Workers X, Y and Z can complete a certain piece of work in 30, 40 and 50 days respectively. All three start together, but Y leaves 4 days before the work is finished. In how many days in total is the work completed?

Introduction / Context:
This time and work problem combines different individual work rates and a change in team composition shortly before completion. It requires setting up an equation involving the number of days worked at different combined rates and then solving for the total time taken to finish the work.

Given Data / Assumptions:

• X alone can complete the work in 30 days.
• Y alone can complete the work in 40 days.
• Z alone can complete the work in 50 days.
• All three start working together.
• Y leaves 4 days before the work is completed; during the last 4 days only X and Z continue.
• We assume constant work rates and no idle time.

Concept / Approach:
The approach is to express the total work as 1 unit and write the total work done as the sum of work done in two phases: an initial phase where all three work together, and a final phase where only two workers continue. If T is the total time, then during (T minus 4) days all three work together, and during the last 4 days only X and Z work. We use the sum of the two contributions to equal 1 and solve for T.

Step-by-Step Solution:
Step 1: Let total work = 1 unit.Step 2: Rate of X = 1 / 30 work per day.Step 3: Rate of Y = 1 / 40 work per day.Step 4: Rate of Z = 1 / 50 work per day.Step 5: Rate of X + Y + Z together = 1 / 30 + 1 / 40 + 1 / 50.Step 6: Compute this sum with denominator 600: 1 / 30 = 20 / 600, 1 / 40 = 15 / 600, 1 / 50 = 12 / 600, so combined rate = (20 + 15 + 12) / 600 = 47 / 600.Step 7: Rate of X + Z together = 1 / 30 + 1 / 50 = 20 / 600 + 12 / 600 = 32 / 600 = 4 / 75.Step 8: Let total time taken be T days.
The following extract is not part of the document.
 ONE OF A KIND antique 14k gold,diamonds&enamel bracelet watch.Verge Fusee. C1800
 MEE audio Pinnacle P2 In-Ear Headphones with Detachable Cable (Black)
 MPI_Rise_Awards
For (T - 4) days, all three work; for last 4 days, only X and Z work.Step 9: Total work equation: (T - 4) * (47 / 600) + 4 * (4 / 75) = 1.Step 10: Note that 4 * (4 / 75) = 16 / 75.Step 11: Rearrange: (T - 4) * (47 / 600) = 1 - 16 / 75.Step 12: Compute 1 - 16 / 75 = (75 / 75 - 16 / 75) = 59 / 75.Step 13: So (T - 4) = (59 / 75) * (600 / 47) = (59 * 8) / 47 = 472 / 47.Step 14: Therefore T = 472 / 47 + 4 = (472 + 188) / 47 = 660 / 47 days.
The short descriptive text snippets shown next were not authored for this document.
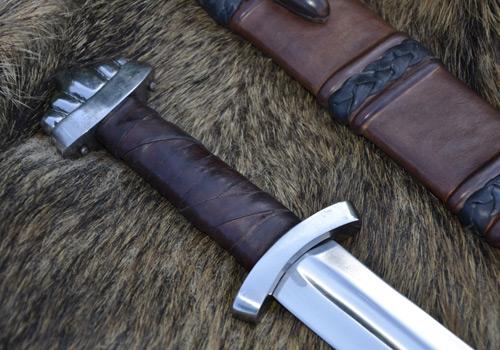 Epée Viking du 10ème siècle 3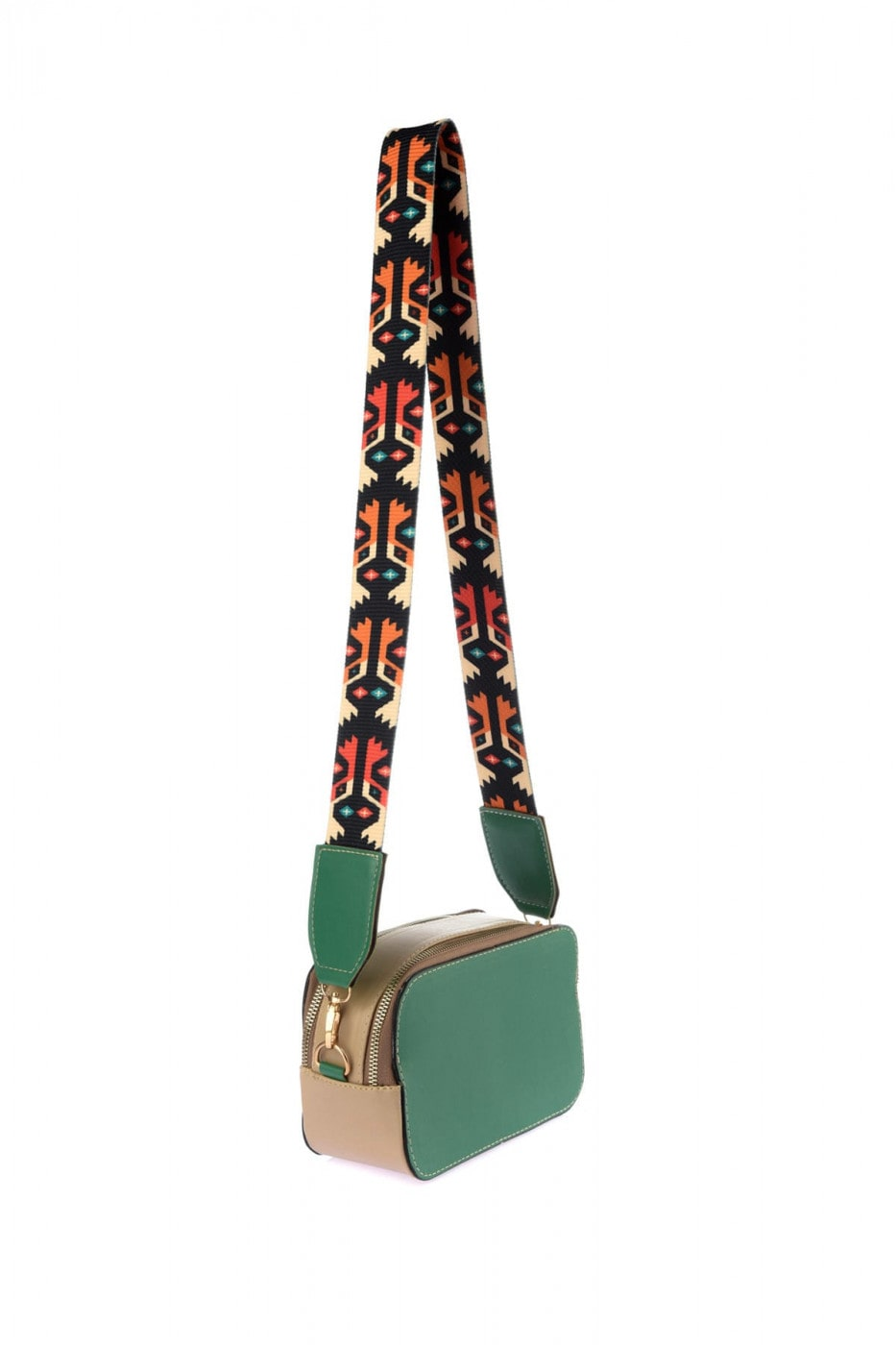 Trendyol Green Strap Detailed Shoulder bag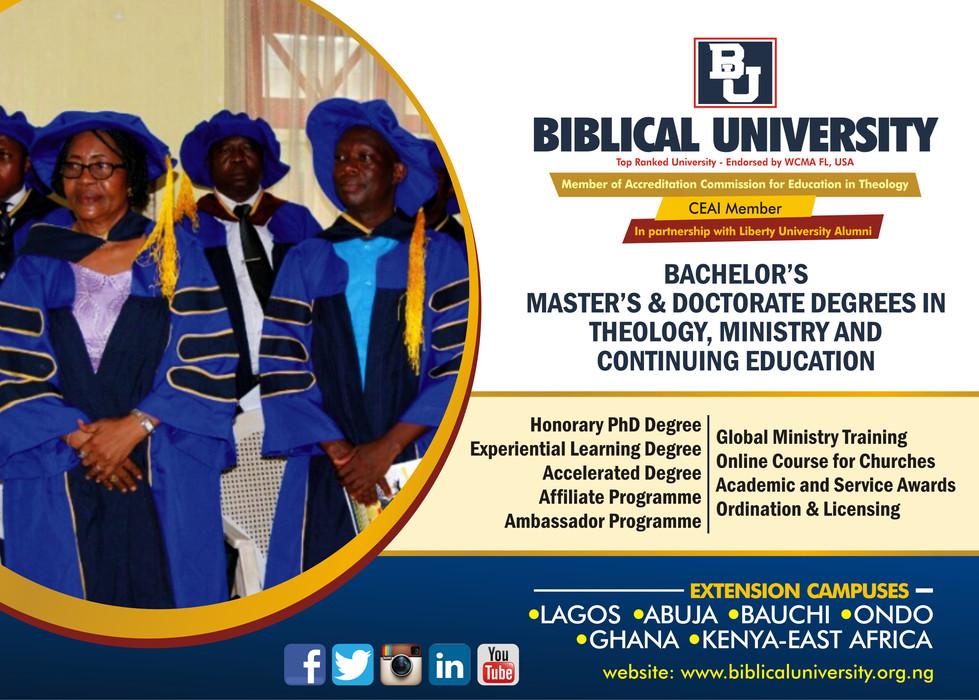 BIBLICAL UNIVERSITY-1.JPG
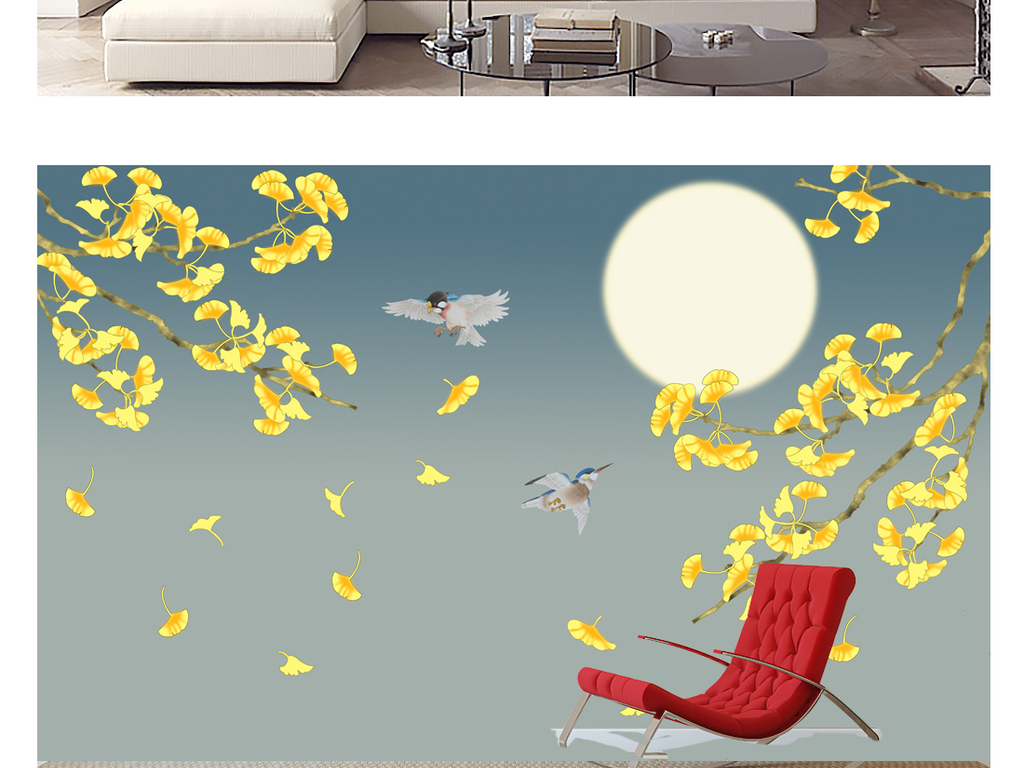 唯美意境手绘工笔银杏叶月夜花鸟装饰画背景墙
Verification / Alternative check:
We can verify quickly by computing approximate value. 660 / 47 is about 14.04 days. In this period, X works the entire time, Y works for about 10.04 days, and Z also works the entire time. Approximating total work done using these durations and rates will give close to 1 unit, which is consistent and confirms that the exact algebraic solution 660 / 47 days is correct.
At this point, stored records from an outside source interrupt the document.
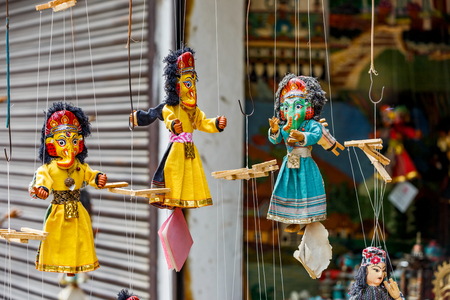 thailand culture: Photo of colorful marionette puppets for sale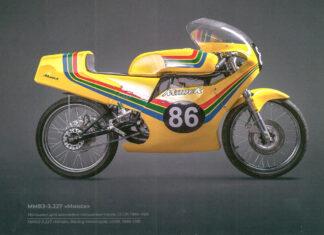 Najszybszy motocykl Mińsk radziecki sportowy wyczynowy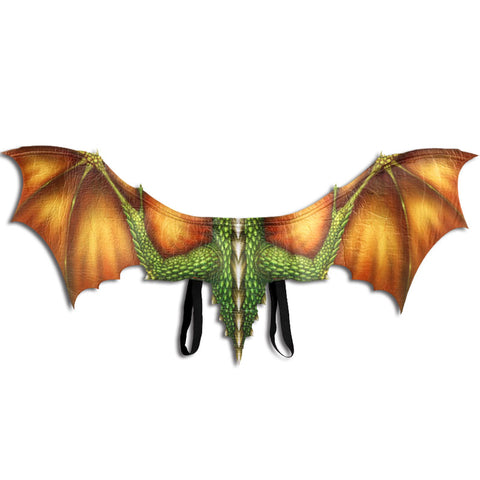 Orange Dragon Cosplay Wings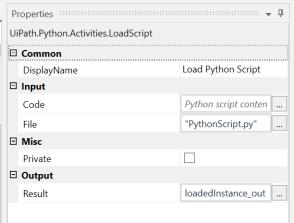 UiPath Execute Python Script 4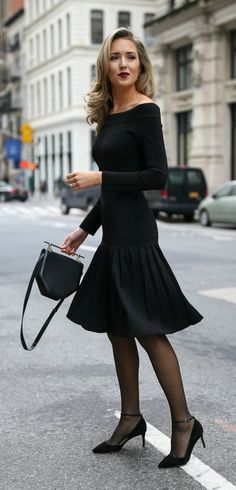 Black off the shoulder pleated knit sparkle dress, black suede ankle-strap pumps, black structured mini bag, sheer black tights and a dark red lip {Rebecca Vallance, M2Malletier, Sam Edelman, what to wear to an engagement party, winter style, classic style, fashion blogger}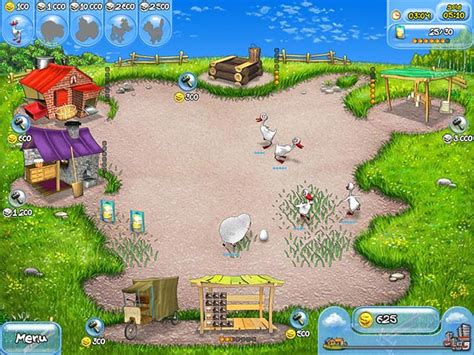 free full version pc farm games download farm frenzy 1 game for pc highly compressed free download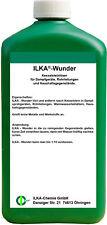ILKA Wunder Kesselsteinlöser/ Entkalker 1 Liter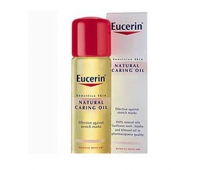 Ulei natural Antivergeturi Eucerin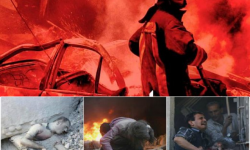 ويل للعرب إذا سقطت حلب..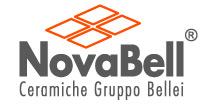 Novabell Fliesen Logo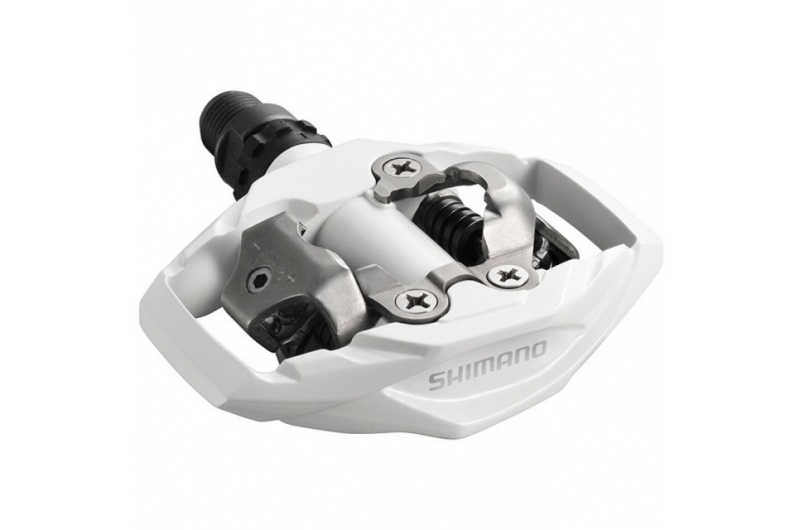SHIMANO pedály MTB PD-M 530 W 1/2 SPD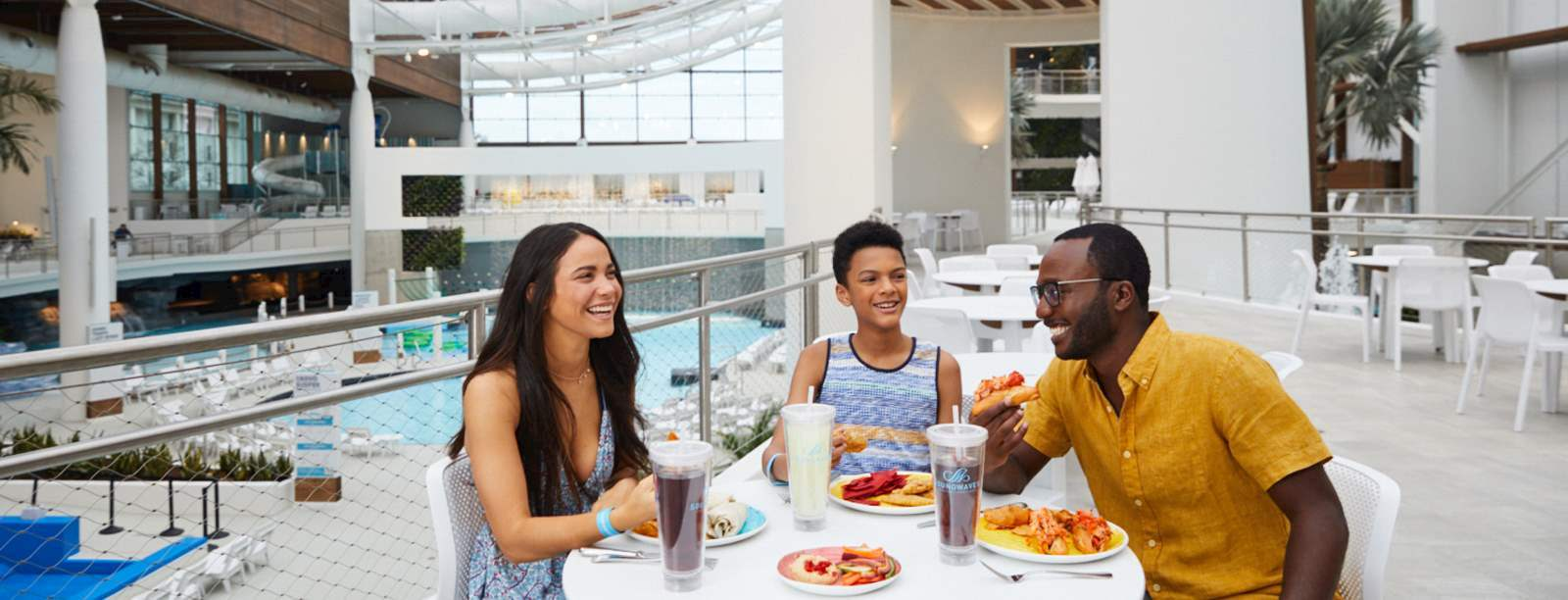 Restaurants And Bars in Nashville Resort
Why Other Options Are Wrong:

• 640/47 days: This choice slightly underestimates the time, so total work done would be less than 1 unit.
• 680/47 days: This gives a slightly larger time, leading to total work more than 1 unit.
• 665/47 days: This is a close but incorrect fraction and does not satisfy the work equation when substituted.

Common Pitfalls:
Students may mistakenly assume that all three work for the same duration or forget that Y leaves exactly 4 days before completion. Another common mistake is miscalculating combined rates or mishandling fractions, especially when denominators like 30, 40 and 50 are involved. Careful use of a common denominator such as 600 helps avoid these issues.

Final Answer:
The work is completed in 660/47 days.